What you are asked to do: From the listing below, work out the number of lines containing "burst" and give that number without comment.

Data extract:
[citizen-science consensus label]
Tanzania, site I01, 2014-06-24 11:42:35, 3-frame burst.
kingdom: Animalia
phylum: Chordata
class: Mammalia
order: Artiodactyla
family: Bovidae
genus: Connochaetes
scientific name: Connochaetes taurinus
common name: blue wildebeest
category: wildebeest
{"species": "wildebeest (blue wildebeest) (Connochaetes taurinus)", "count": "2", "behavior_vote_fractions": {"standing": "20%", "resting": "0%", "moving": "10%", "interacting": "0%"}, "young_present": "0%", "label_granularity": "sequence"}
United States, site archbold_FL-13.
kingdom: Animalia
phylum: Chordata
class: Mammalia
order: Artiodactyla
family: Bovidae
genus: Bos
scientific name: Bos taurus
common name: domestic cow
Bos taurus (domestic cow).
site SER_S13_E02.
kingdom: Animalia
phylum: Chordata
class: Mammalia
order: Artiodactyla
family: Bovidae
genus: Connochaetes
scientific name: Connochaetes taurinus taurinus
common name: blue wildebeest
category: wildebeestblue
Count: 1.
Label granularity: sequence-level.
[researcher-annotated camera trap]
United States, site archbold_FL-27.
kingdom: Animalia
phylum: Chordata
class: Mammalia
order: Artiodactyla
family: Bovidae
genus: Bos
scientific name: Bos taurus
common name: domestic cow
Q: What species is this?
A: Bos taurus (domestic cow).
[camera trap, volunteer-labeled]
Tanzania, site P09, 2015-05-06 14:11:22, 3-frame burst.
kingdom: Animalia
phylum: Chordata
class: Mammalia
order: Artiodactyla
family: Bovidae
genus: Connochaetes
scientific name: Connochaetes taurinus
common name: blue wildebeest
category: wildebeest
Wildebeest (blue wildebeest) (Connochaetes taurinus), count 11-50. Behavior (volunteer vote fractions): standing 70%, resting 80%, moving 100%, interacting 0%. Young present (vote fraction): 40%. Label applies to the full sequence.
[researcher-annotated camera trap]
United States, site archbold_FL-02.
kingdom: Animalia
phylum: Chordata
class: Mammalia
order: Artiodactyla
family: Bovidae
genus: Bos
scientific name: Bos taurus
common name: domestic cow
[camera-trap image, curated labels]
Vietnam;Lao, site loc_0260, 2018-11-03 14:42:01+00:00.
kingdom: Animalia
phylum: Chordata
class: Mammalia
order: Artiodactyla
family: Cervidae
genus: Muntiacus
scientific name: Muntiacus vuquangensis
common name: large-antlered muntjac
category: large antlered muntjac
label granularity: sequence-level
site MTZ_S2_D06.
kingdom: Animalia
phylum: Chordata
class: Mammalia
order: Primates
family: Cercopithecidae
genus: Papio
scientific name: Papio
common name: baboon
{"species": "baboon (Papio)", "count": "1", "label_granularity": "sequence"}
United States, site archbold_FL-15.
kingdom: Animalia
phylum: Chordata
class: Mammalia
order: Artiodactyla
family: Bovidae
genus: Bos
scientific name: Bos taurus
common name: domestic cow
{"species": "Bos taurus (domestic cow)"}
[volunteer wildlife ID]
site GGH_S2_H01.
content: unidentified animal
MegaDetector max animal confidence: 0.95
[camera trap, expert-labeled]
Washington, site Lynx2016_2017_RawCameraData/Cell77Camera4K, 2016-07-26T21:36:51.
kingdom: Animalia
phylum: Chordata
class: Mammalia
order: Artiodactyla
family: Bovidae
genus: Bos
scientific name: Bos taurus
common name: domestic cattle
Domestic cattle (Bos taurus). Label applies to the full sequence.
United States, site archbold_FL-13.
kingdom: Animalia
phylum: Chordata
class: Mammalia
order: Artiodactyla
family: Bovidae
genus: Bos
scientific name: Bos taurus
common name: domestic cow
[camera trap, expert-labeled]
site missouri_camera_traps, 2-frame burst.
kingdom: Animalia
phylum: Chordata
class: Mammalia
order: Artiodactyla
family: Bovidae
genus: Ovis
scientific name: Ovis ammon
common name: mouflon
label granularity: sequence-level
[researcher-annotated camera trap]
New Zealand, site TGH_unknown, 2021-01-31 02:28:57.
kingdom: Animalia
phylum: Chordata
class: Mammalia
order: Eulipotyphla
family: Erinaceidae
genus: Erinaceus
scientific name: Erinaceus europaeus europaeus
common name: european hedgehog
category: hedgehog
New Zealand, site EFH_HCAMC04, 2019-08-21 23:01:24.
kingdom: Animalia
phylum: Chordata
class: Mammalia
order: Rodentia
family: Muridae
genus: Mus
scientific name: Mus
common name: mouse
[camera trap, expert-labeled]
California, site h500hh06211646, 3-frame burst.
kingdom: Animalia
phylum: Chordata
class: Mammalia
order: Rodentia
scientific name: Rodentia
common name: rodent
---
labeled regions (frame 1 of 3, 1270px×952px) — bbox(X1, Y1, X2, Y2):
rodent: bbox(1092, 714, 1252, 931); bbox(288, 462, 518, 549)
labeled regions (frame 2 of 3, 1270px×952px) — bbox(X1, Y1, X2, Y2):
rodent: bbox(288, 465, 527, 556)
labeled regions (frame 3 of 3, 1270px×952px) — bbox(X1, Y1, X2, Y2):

Response for this exercise: 4